Analysis of automatic image classification methods for Urticaceae pollen classification

Li, Chen; Polling, Marcel; Cao, Lu; Gravendeel, Barbara; Verbeek, Fons J.


Pollen classification is considered an important task in palynology. In the Netherlands, two genera of the Urticaceae family, named Parietaria and Urtica, have high morphological similarities but induce allergy at a very different level. Therefore, distinction between these two genera is very important. Within this group, the pollen of Urtica membranacea is the only species that can be recognized easily under the microscope. For the research presented in this study, we built a dataset from 6472 pollen images and our aim was to find the best possible classifier on this dataset by analysing different classification methods, both machine learning and deep learning-based methods.

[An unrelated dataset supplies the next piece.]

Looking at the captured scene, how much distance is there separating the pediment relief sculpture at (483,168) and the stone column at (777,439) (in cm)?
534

For machine learning-based methods, we measured both texture and moment features based on images from the pollen grains. Varied feature selection techniques, classifiers as well as a hierarchical strategy were implemented for pollen classification. For deep learning-based methods, we compared the performance of six popular Convolutional Neural Networks: AlexNet, VGG16, VGG19, MobileNet V1, MobileNet V2 and ResNet50. Results show that compared with flat classification models, a hierarchical strategy yielded the highest accuracy with 94.5% among machine learning-based methods. Among deep learning-based methods, ResNet50 achieved an accuracy of 99.4%, slightly outperforming the other neural networks investigated. In addition, we investigated the influence on performance by changing the size of image datasets to 1000 and 500 images, respectively. Results demonstrated that on smaller datasets, ResNet50 still achieved the best classification performance. An ablation study was implemented to help understanding why the deep learning-based methods outperformed the other models investigated. Using Urticaceae pollen as an example, our research provides a strategy of selecting a classification model for pollen datasets with highly similar pollen grains to support palynologists and could potentially be applied to other image classification tasks.